Description of the task:
Lines from the start of the data through the line containing "category: gazellegrants" must be given again exactly. Leave the others out.

Data records:

____________________

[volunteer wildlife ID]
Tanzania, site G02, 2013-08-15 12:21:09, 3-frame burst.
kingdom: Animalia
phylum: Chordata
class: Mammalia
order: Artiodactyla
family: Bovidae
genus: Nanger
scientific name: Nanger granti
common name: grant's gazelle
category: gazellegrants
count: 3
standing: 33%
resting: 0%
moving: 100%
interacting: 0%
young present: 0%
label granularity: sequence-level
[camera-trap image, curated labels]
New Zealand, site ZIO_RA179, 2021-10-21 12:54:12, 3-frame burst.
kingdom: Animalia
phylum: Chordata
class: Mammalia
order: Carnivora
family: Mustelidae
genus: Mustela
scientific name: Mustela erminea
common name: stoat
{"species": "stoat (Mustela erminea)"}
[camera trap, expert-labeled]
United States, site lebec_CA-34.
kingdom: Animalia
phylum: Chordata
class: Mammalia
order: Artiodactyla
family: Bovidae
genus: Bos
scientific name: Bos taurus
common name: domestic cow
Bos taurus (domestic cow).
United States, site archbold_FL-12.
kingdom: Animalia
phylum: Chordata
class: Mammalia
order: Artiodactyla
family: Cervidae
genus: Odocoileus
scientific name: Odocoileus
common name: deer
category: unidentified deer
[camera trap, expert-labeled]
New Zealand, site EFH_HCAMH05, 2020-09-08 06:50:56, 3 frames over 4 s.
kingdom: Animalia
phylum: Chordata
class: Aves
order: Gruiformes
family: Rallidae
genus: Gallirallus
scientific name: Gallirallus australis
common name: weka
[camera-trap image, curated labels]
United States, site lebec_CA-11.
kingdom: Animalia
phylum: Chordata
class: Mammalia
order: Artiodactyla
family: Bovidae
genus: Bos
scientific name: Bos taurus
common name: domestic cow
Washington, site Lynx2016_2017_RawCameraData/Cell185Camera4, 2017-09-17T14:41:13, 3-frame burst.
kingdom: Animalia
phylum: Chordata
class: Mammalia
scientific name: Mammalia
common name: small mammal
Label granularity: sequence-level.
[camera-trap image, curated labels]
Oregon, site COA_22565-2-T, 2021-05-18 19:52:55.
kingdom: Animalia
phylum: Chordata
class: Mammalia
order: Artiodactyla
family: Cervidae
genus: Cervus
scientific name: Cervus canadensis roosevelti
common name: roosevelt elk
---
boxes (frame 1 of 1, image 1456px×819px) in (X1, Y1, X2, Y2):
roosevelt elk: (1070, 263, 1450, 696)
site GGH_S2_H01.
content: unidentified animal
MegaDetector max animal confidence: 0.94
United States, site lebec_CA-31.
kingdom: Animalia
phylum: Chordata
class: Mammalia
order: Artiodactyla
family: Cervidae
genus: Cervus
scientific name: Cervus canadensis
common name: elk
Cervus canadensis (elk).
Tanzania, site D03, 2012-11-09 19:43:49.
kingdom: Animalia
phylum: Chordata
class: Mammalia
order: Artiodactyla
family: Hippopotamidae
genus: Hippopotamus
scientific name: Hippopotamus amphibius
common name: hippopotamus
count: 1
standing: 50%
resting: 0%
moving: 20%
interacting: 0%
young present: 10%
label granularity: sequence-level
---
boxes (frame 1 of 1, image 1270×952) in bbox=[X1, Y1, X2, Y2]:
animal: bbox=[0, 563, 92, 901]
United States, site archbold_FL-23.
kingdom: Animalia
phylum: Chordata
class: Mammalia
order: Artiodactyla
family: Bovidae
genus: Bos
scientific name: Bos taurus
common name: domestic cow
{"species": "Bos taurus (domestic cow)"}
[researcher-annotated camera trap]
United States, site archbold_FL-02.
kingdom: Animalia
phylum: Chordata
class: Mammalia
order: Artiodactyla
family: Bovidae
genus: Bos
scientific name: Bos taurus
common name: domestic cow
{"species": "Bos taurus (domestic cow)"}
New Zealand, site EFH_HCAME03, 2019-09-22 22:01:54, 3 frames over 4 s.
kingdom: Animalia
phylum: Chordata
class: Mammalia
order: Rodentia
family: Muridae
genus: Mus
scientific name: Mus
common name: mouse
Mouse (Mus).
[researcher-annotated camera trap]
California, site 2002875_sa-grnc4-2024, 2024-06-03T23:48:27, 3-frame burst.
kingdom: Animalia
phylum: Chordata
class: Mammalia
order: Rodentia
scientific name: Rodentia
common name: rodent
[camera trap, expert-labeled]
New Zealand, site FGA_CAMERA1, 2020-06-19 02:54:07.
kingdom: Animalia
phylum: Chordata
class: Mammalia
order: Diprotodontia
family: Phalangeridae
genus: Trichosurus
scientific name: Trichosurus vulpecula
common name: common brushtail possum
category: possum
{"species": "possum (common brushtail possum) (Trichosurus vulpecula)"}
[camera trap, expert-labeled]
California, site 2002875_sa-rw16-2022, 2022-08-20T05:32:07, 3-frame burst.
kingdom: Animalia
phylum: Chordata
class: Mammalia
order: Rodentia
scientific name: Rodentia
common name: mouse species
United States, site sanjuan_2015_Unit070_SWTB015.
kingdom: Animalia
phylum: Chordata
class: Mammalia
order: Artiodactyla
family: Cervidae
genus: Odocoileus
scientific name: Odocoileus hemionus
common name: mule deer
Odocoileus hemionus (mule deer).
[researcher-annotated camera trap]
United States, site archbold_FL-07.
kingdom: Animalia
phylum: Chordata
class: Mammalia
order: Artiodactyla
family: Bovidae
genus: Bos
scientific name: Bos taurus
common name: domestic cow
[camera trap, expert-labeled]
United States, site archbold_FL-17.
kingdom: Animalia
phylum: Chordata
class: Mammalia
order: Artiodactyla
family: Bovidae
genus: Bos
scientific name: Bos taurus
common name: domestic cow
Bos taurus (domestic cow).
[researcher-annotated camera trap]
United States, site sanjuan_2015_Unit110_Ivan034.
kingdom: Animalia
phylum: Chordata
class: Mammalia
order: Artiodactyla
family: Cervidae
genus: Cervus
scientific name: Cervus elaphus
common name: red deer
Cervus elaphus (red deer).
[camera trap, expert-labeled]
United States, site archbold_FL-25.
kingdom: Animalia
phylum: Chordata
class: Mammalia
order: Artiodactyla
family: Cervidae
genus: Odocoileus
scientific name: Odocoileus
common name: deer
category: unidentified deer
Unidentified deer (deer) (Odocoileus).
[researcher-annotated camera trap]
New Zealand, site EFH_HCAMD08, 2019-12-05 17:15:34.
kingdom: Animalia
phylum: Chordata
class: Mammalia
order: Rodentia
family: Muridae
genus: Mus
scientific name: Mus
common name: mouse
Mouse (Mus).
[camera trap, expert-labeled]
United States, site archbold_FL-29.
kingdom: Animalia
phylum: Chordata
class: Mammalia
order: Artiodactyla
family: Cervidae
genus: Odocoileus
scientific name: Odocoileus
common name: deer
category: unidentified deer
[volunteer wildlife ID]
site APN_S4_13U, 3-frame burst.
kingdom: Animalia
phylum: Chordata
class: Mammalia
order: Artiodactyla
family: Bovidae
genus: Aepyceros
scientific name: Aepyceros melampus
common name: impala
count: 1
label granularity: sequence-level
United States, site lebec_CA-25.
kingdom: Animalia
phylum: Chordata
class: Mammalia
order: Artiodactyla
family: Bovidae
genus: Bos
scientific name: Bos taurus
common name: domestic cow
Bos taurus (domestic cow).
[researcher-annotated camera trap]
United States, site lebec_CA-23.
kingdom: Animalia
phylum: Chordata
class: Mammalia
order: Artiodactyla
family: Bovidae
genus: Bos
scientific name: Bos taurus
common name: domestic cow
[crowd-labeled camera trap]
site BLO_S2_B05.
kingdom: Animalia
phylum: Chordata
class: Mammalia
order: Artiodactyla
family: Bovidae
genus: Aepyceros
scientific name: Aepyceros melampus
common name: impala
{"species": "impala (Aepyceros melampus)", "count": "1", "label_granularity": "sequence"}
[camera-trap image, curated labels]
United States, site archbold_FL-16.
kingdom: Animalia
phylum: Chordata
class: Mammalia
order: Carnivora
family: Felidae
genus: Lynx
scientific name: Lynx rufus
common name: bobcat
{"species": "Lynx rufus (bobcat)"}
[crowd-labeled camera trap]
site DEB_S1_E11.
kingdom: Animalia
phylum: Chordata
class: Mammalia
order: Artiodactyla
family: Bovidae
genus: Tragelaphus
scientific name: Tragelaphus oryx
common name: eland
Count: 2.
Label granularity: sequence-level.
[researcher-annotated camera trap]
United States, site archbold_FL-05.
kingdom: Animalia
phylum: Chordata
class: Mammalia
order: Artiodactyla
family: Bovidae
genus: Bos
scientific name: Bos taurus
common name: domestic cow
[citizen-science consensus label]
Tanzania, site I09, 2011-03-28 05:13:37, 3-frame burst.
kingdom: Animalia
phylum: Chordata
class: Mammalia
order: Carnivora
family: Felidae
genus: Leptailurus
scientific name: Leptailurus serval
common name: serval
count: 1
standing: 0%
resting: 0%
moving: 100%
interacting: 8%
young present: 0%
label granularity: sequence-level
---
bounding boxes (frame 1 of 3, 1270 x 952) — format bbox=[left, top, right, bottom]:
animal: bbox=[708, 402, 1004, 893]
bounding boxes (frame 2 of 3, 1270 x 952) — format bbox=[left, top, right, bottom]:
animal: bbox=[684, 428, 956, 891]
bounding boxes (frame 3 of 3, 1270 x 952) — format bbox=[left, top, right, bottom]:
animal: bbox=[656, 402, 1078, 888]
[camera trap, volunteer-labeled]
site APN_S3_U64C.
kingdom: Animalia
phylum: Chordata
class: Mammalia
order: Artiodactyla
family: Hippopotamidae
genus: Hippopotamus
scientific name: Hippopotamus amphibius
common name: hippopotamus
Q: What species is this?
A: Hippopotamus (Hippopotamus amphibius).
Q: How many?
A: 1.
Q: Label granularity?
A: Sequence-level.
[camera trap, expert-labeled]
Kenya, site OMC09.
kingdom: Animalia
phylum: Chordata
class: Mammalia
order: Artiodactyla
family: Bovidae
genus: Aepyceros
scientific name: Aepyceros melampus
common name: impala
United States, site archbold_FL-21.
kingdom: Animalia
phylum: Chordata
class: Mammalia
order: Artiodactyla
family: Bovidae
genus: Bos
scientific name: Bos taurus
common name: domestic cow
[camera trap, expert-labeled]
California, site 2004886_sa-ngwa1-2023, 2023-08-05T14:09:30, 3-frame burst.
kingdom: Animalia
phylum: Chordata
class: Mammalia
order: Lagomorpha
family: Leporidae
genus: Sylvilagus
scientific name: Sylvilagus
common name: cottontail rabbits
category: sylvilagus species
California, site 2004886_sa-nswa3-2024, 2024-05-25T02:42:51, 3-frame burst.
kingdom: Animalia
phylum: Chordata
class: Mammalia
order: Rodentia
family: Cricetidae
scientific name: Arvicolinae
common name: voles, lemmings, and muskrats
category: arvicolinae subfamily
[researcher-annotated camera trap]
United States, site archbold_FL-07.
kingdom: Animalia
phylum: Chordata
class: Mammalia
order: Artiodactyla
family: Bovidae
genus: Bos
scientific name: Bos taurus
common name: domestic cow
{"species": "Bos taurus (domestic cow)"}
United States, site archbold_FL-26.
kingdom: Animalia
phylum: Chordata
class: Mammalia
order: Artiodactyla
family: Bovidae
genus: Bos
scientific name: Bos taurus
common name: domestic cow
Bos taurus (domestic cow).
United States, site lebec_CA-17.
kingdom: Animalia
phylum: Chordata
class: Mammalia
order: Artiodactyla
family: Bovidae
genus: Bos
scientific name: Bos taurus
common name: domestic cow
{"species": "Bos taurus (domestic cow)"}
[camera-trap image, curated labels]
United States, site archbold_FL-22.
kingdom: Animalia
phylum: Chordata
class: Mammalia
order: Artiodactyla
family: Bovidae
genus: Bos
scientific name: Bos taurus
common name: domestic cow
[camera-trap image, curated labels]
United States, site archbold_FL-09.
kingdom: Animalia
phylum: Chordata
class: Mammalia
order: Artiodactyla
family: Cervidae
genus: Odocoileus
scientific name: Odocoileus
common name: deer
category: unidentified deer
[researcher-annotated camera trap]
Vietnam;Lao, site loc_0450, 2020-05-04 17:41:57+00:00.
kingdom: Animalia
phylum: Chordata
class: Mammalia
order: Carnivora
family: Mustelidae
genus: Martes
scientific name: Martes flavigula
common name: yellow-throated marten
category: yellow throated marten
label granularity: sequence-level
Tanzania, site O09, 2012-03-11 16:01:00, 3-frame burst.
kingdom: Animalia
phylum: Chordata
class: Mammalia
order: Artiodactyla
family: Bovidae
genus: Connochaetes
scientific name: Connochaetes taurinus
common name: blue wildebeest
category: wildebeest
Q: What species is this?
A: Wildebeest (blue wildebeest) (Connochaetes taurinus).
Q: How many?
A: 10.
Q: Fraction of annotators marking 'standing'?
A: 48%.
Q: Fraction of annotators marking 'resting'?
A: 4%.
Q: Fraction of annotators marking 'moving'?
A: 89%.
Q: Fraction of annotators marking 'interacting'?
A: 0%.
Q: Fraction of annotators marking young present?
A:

____________________

Reply to the task:
[volunteer wildlife ID]
Tanzania, site G02, 2013-08-15 12:21:09, 3-frame burst.
kingdom: Animalia
phylum: Chordata
class: Mammalia
order: Artiodactyla
family: Bovidae
genus: Nanger
scientific name: Nanger granti
common name: grant's gazelle
category: gazellegrants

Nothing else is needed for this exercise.